__ИСХОДНЫЕ ДАННЫЕ__.
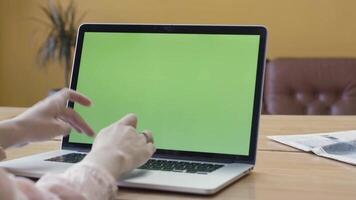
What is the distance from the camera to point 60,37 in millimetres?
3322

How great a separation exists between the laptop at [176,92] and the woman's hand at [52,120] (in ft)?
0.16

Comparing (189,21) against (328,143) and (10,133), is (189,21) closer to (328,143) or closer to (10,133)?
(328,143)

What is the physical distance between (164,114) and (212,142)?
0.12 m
* * *
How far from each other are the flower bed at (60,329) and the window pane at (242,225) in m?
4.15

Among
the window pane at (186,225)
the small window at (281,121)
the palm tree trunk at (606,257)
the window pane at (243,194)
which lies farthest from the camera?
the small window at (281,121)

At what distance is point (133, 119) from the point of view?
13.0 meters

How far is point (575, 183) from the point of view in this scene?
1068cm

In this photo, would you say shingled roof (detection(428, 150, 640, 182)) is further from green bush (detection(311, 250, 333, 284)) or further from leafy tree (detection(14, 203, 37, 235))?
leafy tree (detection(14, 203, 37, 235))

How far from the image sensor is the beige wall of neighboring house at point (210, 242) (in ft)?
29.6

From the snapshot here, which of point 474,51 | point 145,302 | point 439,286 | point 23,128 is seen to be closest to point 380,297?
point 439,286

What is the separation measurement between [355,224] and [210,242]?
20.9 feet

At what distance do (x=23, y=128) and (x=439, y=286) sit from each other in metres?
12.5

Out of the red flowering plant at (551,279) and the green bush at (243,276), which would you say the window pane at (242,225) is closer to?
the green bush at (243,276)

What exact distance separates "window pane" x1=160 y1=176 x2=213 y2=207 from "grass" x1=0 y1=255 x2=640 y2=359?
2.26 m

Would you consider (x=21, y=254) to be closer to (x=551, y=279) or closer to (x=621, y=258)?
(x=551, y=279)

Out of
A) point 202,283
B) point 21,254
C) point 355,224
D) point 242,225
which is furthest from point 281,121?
==
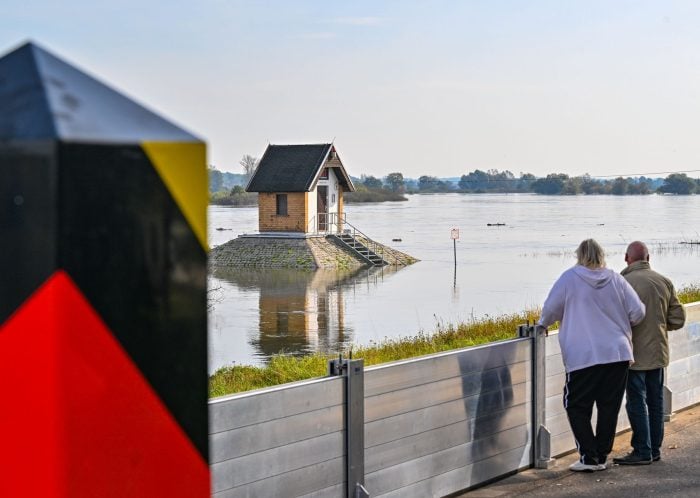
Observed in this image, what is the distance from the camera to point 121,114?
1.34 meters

__ЗАДАНИЕ__. Подсчитайте, в скольких строках приведенного выше списка встречается слово «which» с учетом регистра, и укажите только число.

__РЕЗУЛЬТАТ ВЫПОЛНЕНИЯ__. 4